Review: The Book of Dragons

The Book of Dragons The Book of Dragons by Jonathan Strahan
My rating: 4 of 5 stars

I like anthologies, but a lot of them are hit-and-miss for me. The most important component of a successful anthology is the editor, and their ability to solicit or find stories that avoid the cliches more or less inherent in any anthology. (There are only so many topics, after all.) John Joseph Adams is one outstanding editor, and Jonathan Strahan is another.

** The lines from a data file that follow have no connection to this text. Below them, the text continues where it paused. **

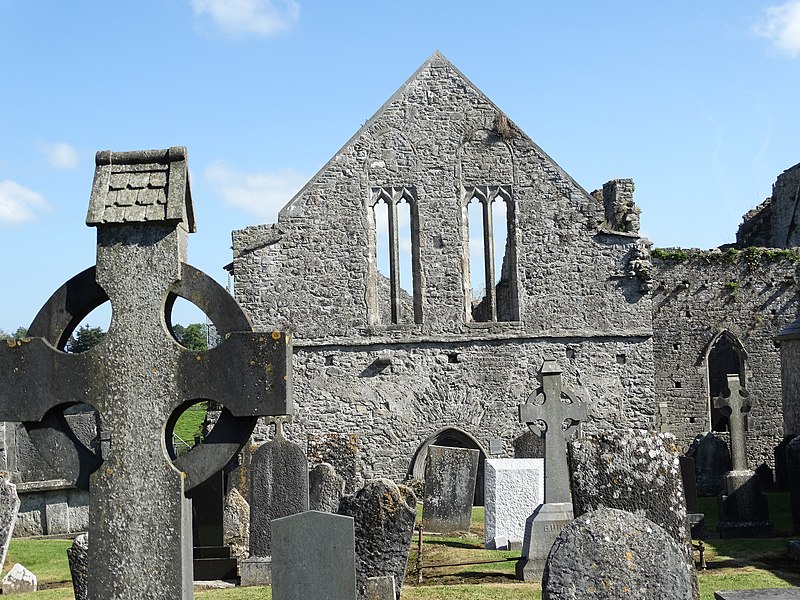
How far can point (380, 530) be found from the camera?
9.19 metres

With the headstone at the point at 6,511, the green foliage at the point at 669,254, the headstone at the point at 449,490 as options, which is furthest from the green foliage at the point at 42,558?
the green foliage at the point at 669,254

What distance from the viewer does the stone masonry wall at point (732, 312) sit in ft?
74.4

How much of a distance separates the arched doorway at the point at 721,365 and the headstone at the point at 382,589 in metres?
15.4

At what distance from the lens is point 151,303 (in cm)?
559

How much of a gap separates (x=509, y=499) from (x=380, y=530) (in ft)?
13.3

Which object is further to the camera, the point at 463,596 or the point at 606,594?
the point at 463,596

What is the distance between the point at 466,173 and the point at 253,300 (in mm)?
4812

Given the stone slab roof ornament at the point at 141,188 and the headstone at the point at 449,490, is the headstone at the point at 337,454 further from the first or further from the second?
the stone slab roof ornament at the point at 141,188

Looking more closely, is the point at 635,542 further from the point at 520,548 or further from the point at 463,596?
the point at 520,548

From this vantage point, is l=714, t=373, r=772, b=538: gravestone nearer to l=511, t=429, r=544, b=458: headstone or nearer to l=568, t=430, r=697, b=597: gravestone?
l=511, t=429, r=544, b=458: headstone

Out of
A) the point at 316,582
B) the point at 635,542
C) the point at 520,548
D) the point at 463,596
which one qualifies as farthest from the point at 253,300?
the point at 635,542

Strahan takes the subject of dragons, which has been done so many times you'd think he would just be beating its desiccated corpse, and turns out an anthology that's full of fresh, surprising new takes on an old theme. We have mechanical, magic-powered dragons, we have ghost dragons, we have alien "dragons" similar to a hive of bees, we have dragons with octopus genes that enable them to camouflage themselves, we have dragons born from the minds and spirits of older women discarded by their society after the death of their husbands, we have parasitic dragons that propagate like zombies, we have dragons that can fold themselves into human flesh....the sheer variety and originality of the stories Strahan managed to produce delighted me, as well as the book's overall quality. Only one or two stories were average: the rest ranged from good to excellent.

The highlights:

"Pox," Ellen Klages. At first I thought this story was a non-fiction slice-of-life essay of an actual event in the author's life, and the "dragon" would be metaphorical. That is, until the last page when the story took a delightful left turn into fantasy/magical realism.

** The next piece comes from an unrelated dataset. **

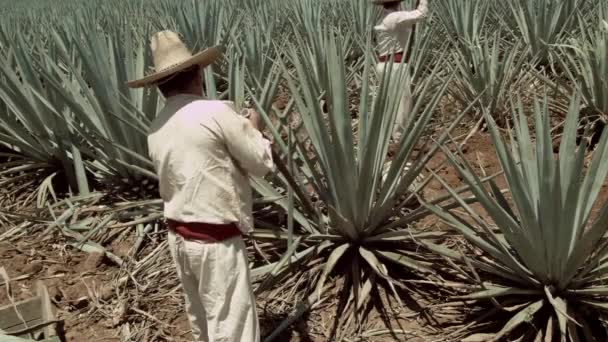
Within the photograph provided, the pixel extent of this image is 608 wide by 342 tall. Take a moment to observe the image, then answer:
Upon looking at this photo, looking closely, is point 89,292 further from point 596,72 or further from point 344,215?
point 596,72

"The Long Walk," Kate Elliott. This is the story mentioned above, about dragons reborn from the minds and spirits of abandoned widows. It's the longest story in the book, a fierce feminist take on older women reclaiming their lives.

"Maybe Just Go Up There and Talk To It," Scott Lynch. This is the final story in the book, and I think the best. It's the tale of an invasion of dragons starting shortly after World War II, and the soldier who fights the beasts for twenty-five years, only to finally realize the dragons are going to win and humanity needs to take a different direction.

This is a hefty book, with twenty-nine stories and poems, but each one of them is worth your time. If you've ever thought nothing more can be said about dragons, crack this book open and be proven wrong.